Rientrando a casa, ho salito le scale e ho suonato il campanello come sempre. Nessuna risposta. Ho bussato. Silenzio. Un senso di inquietudine mi ha colpito. Ho infilato la chiave nella serratura ed entrato.
La scena davanti a me mi ha fatto gelare il sangue. La TV trasmetteva immagini senza spettatori. Il frigorifero era rimasto socchiuso, illuminando debolmente la cucina. Sul pavimento, un caos inaspettato: vestiti sparsi, asciugamani ammucchiati, giocattoli disseminati.
Ho avanzato lentamente, con il cuore martellante. In bagno, una pozza d’acqua rifletteva la luce soffusa. Qualcuno era uscito di corsa.
Dov’erano mia moglie e mio figlio?
Il telefono di lei risultava spento. Ho provato a razionalizzare. Un furto? Ma in casa non c’era nulla di valore. Una fuga improvvisa? Il panico ha cominciato a serpeggiare dentro di me.
Poi, alle mie spalle, il suono inconfondibile di passi.
“Amore, sei già tornato?”
Mi sono voltato di scatto. Mia moglie era sulla soglia, tranquilla, una borsa della spesa tra le mani.
“Cosa sta succedendo qui? Dov’è nostro figlio? Perché non rispondevi al telefono?”
Lei ha posato la borsa con calma, togliendosi la giacca.
“Che domande… Com’è andata la tua giornata?”
Il mio respiro era corto, la tensione mi divorava.
“Dove. È. Nostro. Figlio?”
Ha sollevato un sopracciglio, sorpresa dalla mia agitazione.
“Da mia madre. Sono uscita solo mezz’ora per fare la spesa.”

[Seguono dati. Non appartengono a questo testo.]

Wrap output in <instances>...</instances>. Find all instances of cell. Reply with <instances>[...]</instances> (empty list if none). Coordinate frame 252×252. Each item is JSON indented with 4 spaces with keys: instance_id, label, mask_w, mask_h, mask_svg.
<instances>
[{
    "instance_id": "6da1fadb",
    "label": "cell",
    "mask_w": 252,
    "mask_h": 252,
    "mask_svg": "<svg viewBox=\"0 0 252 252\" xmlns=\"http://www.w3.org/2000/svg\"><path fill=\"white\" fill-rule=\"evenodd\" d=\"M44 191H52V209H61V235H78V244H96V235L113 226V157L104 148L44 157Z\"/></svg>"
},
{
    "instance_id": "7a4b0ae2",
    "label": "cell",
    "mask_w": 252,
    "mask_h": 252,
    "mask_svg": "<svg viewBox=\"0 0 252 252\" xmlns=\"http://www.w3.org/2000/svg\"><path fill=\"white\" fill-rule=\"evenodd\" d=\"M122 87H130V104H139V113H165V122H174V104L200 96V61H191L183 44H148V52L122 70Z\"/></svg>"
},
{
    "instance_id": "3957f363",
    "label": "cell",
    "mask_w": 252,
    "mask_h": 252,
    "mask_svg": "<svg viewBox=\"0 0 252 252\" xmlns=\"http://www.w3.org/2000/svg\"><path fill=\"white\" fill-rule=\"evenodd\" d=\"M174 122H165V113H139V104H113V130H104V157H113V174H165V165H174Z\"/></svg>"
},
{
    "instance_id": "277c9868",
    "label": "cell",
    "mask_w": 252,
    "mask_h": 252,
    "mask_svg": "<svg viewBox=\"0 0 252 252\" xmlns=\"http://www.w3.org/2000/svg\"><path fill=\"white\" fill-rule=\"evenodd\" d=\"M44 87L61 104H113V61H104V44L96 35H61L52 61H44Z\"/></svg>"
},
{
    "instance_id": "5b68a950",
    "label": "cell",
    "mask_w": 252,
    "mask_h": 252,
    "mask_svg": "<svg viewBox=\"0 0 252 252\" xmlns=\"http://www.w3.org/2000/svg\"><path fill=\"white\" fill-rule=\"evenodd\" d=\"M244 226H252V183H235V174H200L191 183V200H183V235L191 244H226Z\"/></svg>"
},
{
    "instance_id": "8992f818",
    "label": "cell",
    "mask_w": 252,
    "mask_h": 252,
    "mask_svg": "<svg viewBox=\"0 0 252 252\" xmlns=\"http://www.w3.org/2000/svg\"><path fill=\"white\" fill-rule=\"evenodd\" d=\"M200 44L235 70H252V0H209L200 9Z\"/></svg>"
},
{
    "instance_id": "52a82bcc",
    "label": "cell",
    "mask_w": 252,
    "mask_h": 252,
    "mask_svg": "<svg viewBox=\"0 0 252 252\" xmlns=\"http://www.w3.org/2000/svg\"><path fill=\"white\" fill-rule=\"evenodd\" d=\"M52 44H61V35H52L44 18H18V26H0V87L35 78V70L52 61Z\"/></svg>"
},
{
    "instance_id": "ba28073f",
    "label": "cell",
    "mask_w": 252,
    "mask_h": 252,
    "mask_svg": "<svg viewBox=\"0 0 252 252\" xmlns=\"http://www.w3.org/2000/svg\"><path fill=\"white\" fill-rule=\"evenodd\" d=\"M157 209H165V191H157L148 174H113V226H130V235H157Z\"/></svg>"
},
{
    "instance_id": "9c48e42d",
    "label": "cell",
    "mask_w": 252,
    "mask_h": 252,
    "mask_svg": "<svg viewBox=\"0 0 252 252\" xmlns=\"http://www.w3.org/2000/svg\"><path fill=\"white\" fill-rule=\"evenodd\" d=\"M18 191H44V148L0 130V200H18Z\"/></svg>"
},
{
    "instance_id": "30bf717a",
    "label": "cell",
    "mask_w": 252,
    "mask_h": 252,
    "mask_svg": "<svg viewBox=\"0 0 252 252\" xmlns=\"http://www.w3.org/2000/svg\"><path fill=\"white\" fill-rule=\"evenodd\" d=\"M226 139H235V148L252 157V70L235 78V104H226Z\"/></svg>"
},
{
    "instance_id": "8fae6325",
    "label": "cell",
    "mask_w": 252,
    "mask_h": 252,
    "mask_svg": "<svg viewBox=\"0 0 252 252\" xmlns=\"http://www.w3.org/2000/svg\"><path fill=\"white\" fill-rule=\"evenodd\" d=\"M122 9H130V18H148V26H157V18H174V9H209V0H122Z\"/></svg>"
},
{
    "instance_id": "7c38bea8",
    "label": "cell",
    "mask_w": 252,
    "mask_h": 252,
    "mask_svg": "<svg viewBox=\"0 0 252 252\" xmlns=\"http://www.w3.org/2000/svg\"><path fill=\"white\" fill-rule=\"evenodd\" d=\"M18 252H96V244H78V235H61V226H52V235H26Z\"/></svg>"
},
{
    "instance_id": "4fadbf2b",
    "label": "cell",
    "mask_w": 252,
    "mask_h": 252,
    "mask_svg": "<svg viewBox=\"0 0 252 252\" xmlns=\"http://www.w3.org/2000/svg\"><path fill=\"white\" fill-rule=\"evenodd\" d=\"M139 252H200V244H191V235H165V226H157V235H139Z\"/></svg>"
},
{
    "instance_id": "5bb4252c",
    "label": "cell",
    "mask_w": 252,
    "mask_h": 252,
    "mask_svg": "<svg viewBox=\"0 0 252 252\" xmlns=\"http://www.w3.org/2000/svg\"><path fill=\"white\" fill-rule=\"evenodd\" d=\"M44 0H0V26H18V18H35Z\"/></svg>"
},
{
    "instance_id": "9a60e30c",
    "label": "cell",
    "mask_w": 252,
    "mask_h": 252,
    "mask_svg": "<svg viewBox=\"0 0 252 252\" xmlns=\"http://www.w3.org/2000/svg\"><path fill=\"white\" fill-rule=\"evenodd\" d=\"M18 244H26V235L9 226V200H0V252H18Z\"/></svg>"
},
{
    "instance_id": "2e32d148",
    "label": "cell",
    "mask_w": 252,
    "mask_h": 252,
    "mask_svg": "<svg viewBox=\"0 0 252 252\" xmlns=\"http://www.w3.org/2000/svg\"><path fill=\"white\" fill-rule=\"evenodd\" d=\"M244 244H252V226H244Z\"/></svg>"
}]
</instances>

L’ho fissata incredulo, osservando il disordine intorno.
“E tutto questo?”
Si è lasciata cadere sul divano, stiracchiandosi con un sorriso.
“Chiedimi cosa ho fatto oggi.”
“…Cosa?”
Si è appoggiata allo schienale, sbadigliando con soddisfazione.
“Assolutamente niente. Mi sono semplicemente riposata.”